On my first visit to Seabrook boatyard, I was overwhelmed by the number of huge sport fishing boats. They sprawled like white whales all over the boatyard, dwarfing 44-foot Cayenne. Over the months here, I’ve grown accustomed to — and bored by — them. My eye searches for the more interesting sailboat masts among their mile-high tuna towers.
But even the sailboats I see are not much like Cayenne. There seem to be two types: Local racers, and cruisers passing through. That lack of local cruisers was a big hint — one I overlooked.
A couple of weeks ago, after two exhilarating daysails, we took our first overnight sailing trip to Madisonville. We sailed across the lake under clear blue skies and then motored up the Tchefuncta river. Our mooring was in a pretty park, where live oaks draped with Spanish moss hung almost over our decks. A couple of lively pubs were right across the street. Even the noisy bridge traffic and four a.m. garbage trucks didn’t mar the novelty of spending the night someplace other than Seabrook.
A few weeks later, when all three of us had gotten snappish, it was time for another trip. But where? The Gulf is too far — we are 70 miles from the mouth of the river. Back to the Lake. Slidell, perhaps? Brian studied the chart, but there wasn’t enough detail. I found him staring intently at his computer, where he’d pulled up Microsoft Streets and Trips. It was easier to use than the pricey Softcharts he’d just bought, and at least it showed the pubs.
I read the Coast Pilot and didn’t find much except a dry listing of the shipyard facilities. That information was suspect, as we’d received a much more colorful description of the same shipyard via e-mail from our friend Steve in Seattle. He said it was, “…a truly pleasant place. The grass was roughly waist high, hiding the scraps of steel that threatened to turn your ankles, and the numerous poisonous rattle and water snakes. The water was medicinally sulphurous; I’m sure the odors killed any incipient cancers….If you do cruise the Bayou, watch your keel. The ecologically disposed cars and refrigerators will bang up more than the paint.”
We turned to the folks at West Marine for advice. “Where do folks go cruising around here?” we asked. “They don’t.” “Have you ever sailed to Slidell?” we asked. “No, why would you?”
It then dawned on us that there weren’t any other destinations, besides Madisonville, that met our three-part criteria for a perfect sailing destination: Electricity (for heat), scenery (no gypsum factories), and a pub. Madisonville had misled us, like the blind man feeling an elephant’s tail and saying, “An elephant is like a rope.”
Yesterday we went out on the lake and put about forty miles on the boat, a simple daysail across the lake and back. We got it out of our system, temporarily. But please, God, let us get out of Seabrook and someplace where there are pubs and scenery. As long as we head south, we can live without heat.

### TASK OBJECTIVE
Reproduce word for word the part of the Seabrook sailing text that begins at the words "We turned to" and stops after the words "live without heat.".

### SOURCE DATA
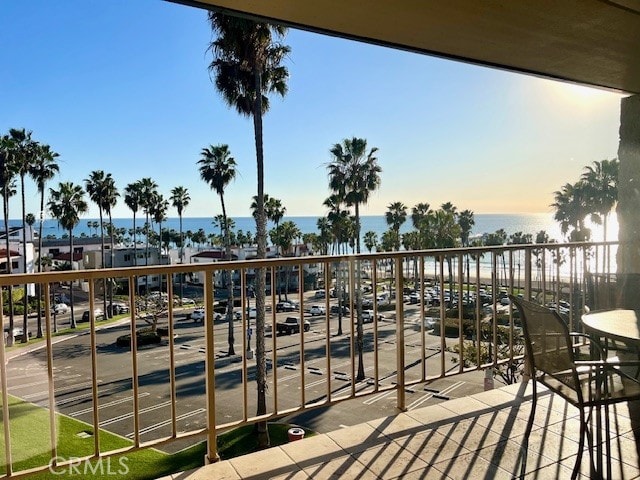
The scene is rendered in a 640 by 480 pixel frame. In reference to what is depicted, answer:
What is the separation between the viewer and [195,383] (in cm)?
1878

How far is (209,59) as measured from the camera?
Result: 14336 mm

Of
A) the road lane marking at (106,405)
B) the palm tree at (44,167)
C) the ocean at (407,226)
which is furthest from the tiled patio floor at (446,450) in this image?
the ocean at (407,226)

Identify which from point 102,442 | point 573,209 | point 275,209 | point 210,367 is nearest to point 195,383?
point 102,442

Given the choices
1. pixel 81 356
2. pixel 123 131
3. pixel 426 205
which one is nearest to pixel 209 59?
pixel 81 356

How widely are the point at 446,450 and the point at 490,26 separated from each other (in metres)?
2.12

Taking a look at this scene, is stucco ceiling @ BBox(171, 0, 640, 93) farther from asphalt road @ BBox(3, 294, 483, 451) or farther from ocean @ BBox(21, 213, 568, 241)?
ocean @ BBox(21, 213, 568, 241)

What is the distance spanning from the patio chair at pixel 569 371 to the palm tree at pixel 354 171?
20.2 meters

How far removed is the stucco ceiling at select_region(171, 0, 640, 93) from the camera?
191cm

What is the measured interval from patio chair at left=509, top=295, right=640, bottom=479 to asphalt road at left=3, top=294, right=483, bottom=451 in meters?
8.67

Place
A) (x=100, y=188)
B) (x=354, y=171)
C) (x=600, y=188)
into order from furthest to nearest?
(x=100, y=188) < (x=600, y=188) < (x=354, y=171)

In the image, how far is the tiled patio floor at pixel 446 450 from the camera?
1806 mm

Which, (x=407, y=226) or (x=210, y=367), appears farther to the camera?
(x=407, y=226)

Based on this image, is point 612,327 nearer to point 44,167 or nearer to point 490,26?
point 490,26

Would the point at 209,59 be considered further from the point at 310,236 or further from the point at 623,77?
the point at 310,236
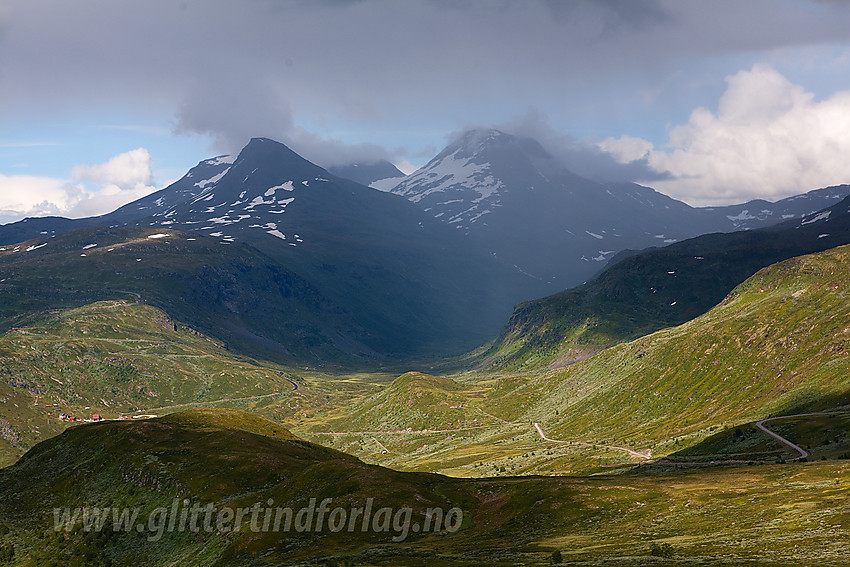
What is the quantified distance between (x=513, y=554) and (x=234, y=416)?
452 ft

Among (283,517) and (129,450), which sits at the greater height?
(129,450)

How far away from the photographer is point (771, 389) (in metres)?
183

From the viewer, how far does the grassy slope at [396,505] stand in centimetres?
5609

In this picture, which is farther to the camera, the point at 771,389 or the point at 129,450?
the point at 771,389

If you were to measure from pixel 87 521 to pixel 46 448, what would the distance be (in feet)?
160

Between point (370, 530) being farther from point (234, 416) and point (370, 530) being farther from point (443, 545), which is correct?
point (234, 416)

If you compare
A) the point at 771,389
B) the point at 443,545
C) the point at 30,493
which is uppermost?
the point at 30,493

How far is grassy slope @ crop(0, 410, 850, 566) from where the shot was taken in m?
56.1

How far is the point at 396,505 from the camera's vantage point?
275 ft

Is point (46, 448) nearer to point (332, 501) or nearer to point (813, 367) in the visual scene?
point (332, 501)

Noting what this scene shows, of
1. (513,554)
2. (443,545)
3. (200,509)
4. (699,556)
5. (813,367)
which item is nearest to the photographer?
(699,556)

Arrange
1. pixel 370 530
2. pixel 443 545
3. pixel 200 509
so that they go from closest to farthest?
pixel 443 545, pixel 370 530, pixel 200 509

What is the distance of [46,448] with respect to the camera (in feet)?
436

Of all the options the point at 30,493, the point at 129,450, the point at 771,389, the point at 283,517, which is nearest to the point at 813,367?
the point at 771,389
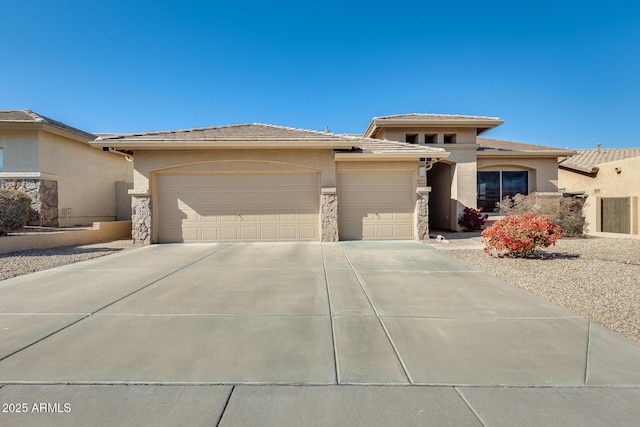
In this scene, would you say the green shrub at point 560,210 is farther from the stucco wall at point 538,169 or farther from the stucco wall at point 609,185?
the stucco wall at point 538,169

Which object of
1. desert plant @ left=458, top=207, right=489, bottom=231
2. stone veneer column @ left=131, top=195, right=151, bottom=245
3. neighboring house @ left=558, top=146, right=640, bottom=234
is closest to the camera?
stone veneer column @ left=131, top=195, right=151, bottom=245

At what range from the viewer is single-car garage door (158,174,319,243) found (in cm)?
1132

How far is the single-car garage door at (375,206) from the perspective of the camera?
455 inches

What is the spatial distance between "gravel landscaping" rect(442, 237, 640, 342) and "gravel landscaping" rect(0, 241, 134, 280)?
10308mm

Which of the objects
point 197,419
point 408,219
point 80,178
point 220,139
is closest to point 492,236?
point 408,219

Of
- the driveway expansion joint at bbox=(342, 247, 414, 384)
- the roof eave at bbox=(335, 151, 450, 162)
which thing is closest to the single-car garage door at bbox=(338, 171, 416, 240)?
the roof eave at bbox=(335, 151, 450, 162)

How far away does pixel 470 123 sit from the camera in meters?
15.0

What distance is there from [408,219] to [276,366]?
9.45 metres

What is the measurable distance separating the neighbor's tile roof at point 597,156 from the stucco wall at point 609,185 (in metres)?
1.01

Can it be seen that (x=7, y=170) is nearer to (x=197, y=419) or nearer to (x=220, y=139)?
(x=220, y=139)

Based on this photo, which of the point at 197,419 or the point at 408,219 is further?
the point at 408,219

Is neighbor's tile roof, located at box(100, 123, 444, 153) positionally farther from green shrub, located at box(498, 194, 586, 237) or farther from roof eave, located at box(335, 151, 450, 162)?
green shrub, located at box(498, 194, 586, 237)

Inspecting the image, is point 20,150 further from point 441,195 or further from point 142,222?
point 441,195

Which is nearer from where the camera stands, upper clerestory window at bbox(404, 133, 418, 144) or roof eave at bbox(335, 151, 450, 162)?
roof eave at bbox(335, 151, 450, 162)
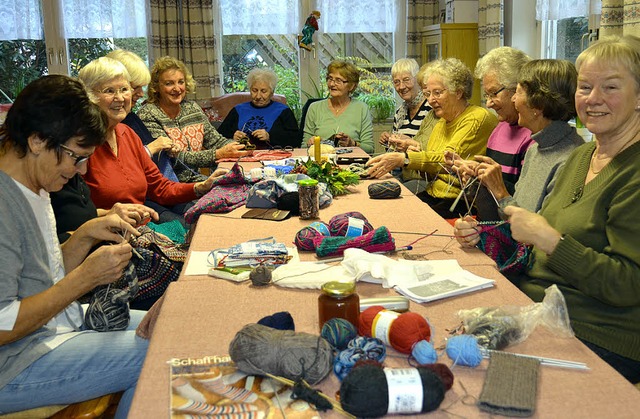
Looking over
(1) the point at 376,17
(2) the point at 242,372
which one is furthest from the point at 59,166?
(1) the point at 376,17

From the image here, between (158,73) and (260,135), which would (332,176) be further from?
(260,135)

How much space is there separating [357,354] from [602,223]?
882mm

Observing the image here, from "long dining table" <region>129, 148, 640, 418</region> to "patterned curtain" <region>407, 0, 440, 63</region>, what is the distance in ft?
14.2

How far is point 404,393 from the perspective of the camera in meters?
1.04

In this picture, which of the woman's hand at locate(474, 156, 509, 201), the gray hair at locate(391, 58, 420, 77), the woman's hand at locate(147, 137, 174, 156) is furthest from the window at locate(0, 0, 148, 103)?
the woman's hand at locate(474, 156, 509, 201)

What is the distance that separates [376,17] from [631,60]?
186 inches

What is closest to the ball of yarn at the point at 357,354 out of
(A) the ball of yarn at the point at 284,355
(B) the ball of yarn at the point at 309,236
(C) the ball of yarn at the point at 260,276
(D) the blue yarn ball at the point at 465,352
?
(A) the ball of yarn at the point at 284,355

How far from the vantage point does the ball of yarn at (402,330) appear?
1244mm

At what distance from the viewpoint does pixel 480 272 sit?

### EXPECTED OUTPUT
We turned to the folks at West Marine for advice. “Where do folks go cruising around here?” we asked. “They don’t.” “Have you ever sailed to Slidell?” we asked. “No, why would you?”
It then dawned on us that there weren’t any other destinations, besides Madisonville, that met our three-part criteria for a perfect sailing destination: Electricity (for heat), scenery (no gypsum factories), and a pub. Madisonville had misled us, like the blind man feeling an elephant’s tail and saying, “An elephant is like a rope.”
Yesterday we went out on the lake and put about forty miles on the boat, a simple daysail across the lake and back. We got it out of our system, temporarily. But please, God, let us get out of Seabrook and someplace where there are pubs and scenery. As long as we head south, we can live without heat.